We thought for sure we’d get pregnant on our honeymoon—a two-week whirlwind through Europe, full of wine and optimism. But nothing happened. Back home, I spoke to my gynecologist, who suggested we try Clomid. We did three rounds. Nothing. She referred us to a specialist in Florida.
In 2020, they ran a full diagnostic panel and discovered I had PCOS. They also performed an HSG and suspected one of my tubes was partially blocked. On our first anniversary—June 8, 2020, in the middle of the world shutting down from COVID—I had a hysteroscopy to remove the blockage. They told me it was likely scar tissue, possibly from a previous miscarriage. So yeah, that suspicion? Confirmed.
A few weeks later, on July 1st, we moved to Massachusetts. We hit pause. The whole process had taken a toll—not just on my body, but on our relationship. We needed a minute to breathe.

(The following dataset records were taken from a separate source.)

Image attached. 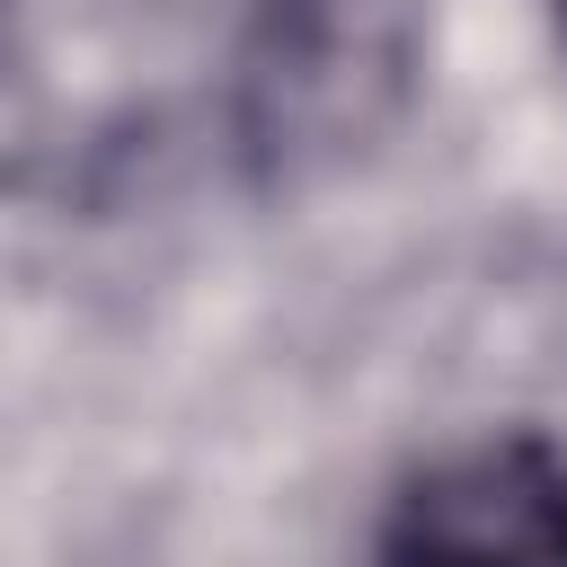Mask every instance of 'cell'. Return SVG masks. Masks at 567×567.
Instances as JSON below:
<instances>
[{
	"label": "cell",
	"mask_w": 567,
	"mask_h": 567,
	"mask_svg": "<svg viewBox=\"0 0 567 567\" xmlns=\"http://www.w3.org/2000/svg\"><path fill=\"white\" fill-rule=\"evenodd\" d=\"M416 80L408 0H257L230 62V142L257 186H301L363 151Z\"/></svg>",
	"instance_id": "1"
},
{
	"label": "cell",
	"mask_w": 567,
	"mask_h": 567,
	"mask_svg": "<svg viewBox=\"0 0 567 567\" xmlns=\"http://www.w3.org/2000/svg\"><path fill=\"white\" fill-rule=\"evenodd\" d=\"M372 567H567V443L505 425L434 452L390 487Z\"/></svg>",
	"instance_id": "2"
},
{
	"label": "cell",
	"mask_w": 567,
	"mask_h": 567,
	"mask_svg": "<svg viewBox=\"0 0 567 567\" xmlns=\"http://www.w3.org/2000/svg\"><path fill=\"white\" fill-rule=\"evenodd\" d=\"M558 18H567V0H558Z\"/></svg>",
	"instance_id": "3"
}]
</instances>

In 2021, we started trying again, this time with a new fertility clinic. They recommended IUI. We did three rounds. Still nothing. Our doctor gently suggested we consider IVF.
That one sentence changed everything.
Before we even got to the egg retrieval, I had another HSG. And another hysteroscopy. More poking, more prodding, more appointments that ended in vague medical language and silent car rides home. Just to make sure we had done everything—everything—before moving forward.
We did one egg retrieval. They collected 21 eggs. 17 fertilized. 10 made it to day 5, two to day 6. I felt rich in potential. I felt hopeful.
And then we transferred:
- A fresh transfer: didn’t work.
- A frozen transfer: didn’t work.
- Another frozen transfer with two embryos: still didn’t work.
After three failed transfers, we paused to regroup. We had our remaining embryos genetically tested. The results: 3 girls, 3 boys, and one aneuploid that we chose to discard.
We thought, This is it. It has to work now.
We transferred a girl. Didn’t work. We transferred another girl. Didn’t work. We transferred the last girl. Still didn’t work.
We were out of girls. Out of energy. Out of hope, mostly.
But we had two boys left. We transferred both. And one stuck.
On March 27, 2025, our son Noah was born. And suddenly, here we are.
Some days, I look at him and think, I can’t believe you’re real. Other days, I’m just trying to find a clean onesie while dodging spit-up like I’m in an obstacle course. He’s everything we prayed for—and still, parenting is hard. Really hard.
I don’t pretend to be grateful instead of overwhelmed. I’m grateful and overwhelmed. Grief and joy live in the same house now. They share a bathroom.
This blog? It’s my way of holding all of it. The hope, the heartbreak, the humor, the healing.
So if you’ve been through IVF, or you’re going through it now: I see you. If you’ve been pregnant with possibility and empty afterward: I see you. If you’ve felt like parenting was your miracle—and also your breaking point: I see you too.
This is the long way. But it’s still my way. And Noah? He was worth every mile.